Secara umum, genealogi tergambar sebagai berikut: Syekh Syamsuddin Betet anak mantu Mbah Syihabuddin. Mbah Syihabuddin adik ipar Mbah Abdurrohman Klothok. Jejaring ulama Fiidarinnur (dzuriyah Mbah Jabbar dan Nyai Moyokerti), mayoritas lahir dari genealogi ini.
Nasab dan Sanad Ilmu Syekh Syamsuddin
Syekh Syamsuddin diperkirakan hidup pada (1800-1890). Beliau lahir di Bonang (Rembang). Dalam Manuskrip Kedungpring dan Manuskrip Soko, disebut beliau keturunan kelima dari Syekh Abdul Jabbar Nglirip Tuban. Nasabnya: Syamsuddin bin Kiai Jumain bin Abdurrohman Bonang bin Nyai Jamilah binti Nyai Dalem binti Syekh Abdul Jabbar Nglirip.
Mbah Abdurrahman Klothok adalah keturunan ketiga dari Syekh Abdul Jabbar. Nasabnya: Mbah Abdurohman bin Kiai Syahidin bin Kiai Anom bin Syekh Abdul Jabbar. Artinya, antara Syekh Syamsuddin dan Mbah Abdurohman Klothok terpaut dua generasi. Syekh Syamsuddin dengan Mbah Abdurrahman, terpaut usia antara cucu dan kakeknya.
Selain belajar pada orang tua dan kakeknya, Syekh Syamsuddin juga berguru pada sejumlah ulama besar. Diantara guru-guru beliau adalah Syekh Abdurrohman Alfadangi, Syekh Syihabuddin Alfadangi dan Syekh Nurmaddin Kedungpring.
Jejaring Bojonegoro – Lamongan
Syekh Syamsuddin membentuk koridor dakwah yang membentang dari barat ke timur. Beliau pernah jadi mantu Syekh Nurmaddin, ulama sohibul wilayah di Kedungpring Lamongan. Beliau juga menjadi mantu dari Syekh Syihabuddin, salah satu ulama sohibul wilayah di Padangan Bojonegoro.

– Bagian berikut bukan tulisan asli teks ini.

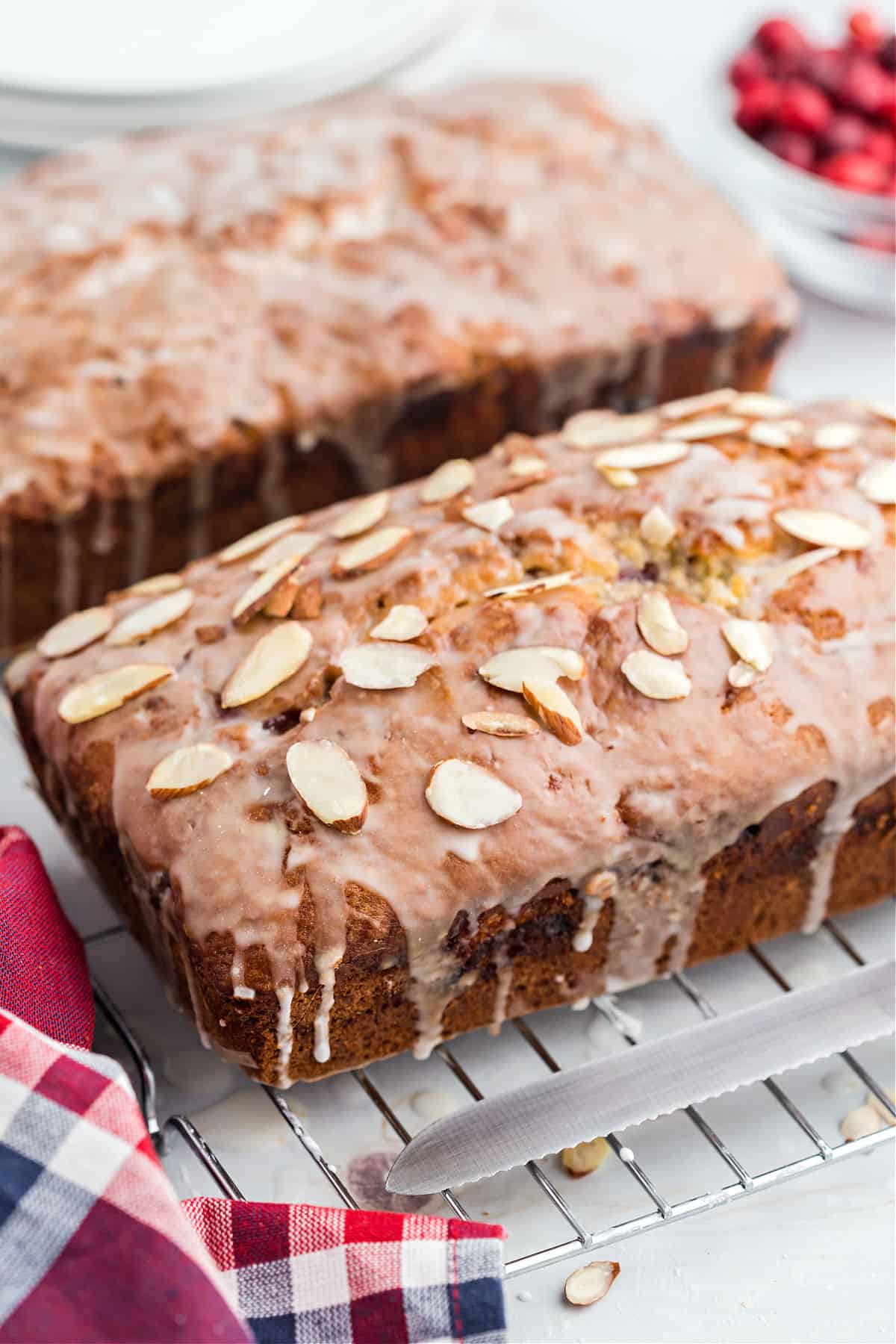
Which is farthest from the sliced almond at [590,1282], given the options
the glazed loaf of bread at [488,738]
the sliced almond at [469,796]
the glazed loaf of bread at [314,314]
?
the glazed loaf of bread at [314,314]

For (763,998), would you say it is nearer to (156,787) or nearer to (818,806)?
(818,806)

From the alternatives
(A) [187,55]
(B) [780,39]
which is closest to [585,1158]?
(B) [780,39]

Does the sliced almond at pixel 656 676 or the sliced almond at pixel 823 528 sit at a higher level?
the sliced almond at pixel 823 528

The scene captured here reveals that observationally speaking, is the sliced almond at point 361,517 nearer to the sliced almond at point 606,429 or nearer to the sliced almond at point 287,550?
the sliced almond at point 287,550

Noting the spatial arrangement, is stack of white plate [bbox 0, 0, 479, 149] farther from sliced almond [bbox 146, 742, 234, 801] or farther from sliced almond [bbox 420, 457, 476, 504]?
sliced almond [bbox 146, 742, 234, 801]

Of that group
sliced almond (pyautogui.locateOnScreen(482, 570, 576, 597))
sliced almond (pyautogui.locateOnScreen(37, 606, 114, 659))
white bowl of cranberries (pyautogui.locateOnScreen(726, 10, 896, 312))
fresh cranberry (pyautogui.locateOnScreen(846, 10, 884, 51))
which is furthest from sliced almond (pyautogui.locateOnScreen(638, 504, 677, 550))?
fresh cranberry (pyautogui.locateOnScreen(846, 10, 884, 51))
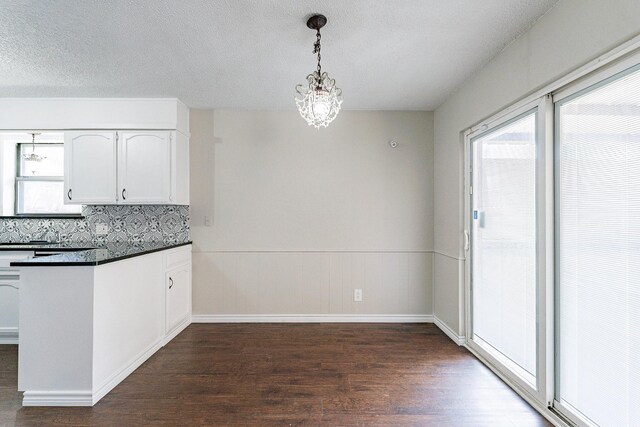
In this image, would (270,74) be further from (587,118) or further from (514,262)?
(514,262)

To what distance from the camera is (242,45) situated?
2.35 m

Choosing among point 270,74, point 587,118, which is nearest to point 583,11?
point 587,118

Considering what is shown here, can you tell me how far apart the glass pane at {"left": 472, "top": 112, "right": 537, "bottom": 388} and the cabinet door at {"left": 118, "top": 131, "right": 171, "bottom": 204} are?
10.4ft

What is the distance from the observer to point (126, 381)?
240 cm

Mayoritas penyebar islam di wilayah Lamongan adalah keturunan Syekh Nurmaddin. Begitupun, mayoritas penyebar islam di wilayah Bojonegoro adalah keturunan Syekh Syihabuddin.
Artinya, Syekh Syamsuddin menjadi bagian dari keluarga penyebar islam yang ada di Lamongan dan Bojonegoro. Tak heran jika kelak, keturunan Syekh Syamsuddin (baik yang ada di Lamongan maupun Bojonegoro), banyak yang ikut jejak kakek moyangnya.
Dari keluarga Lamongan, Syekh Syamsuddin menurunkan satu anak bernama Nyai Mujirah. Darinya, kelak lahir banyak keturunan yang juga jadi para penyebar agama islam di wilayah Lamongan dan sekitarnya.
Dari keluarga Bojonegoro, Syekh Syamsuddin menurunkan sembilan anak. Dari sembilan anak itu, hampir semua menjadi penyebar agama islam di wilayah Padangan, Kasiman, Singgahan, hingga Rengel dan sekitarnya.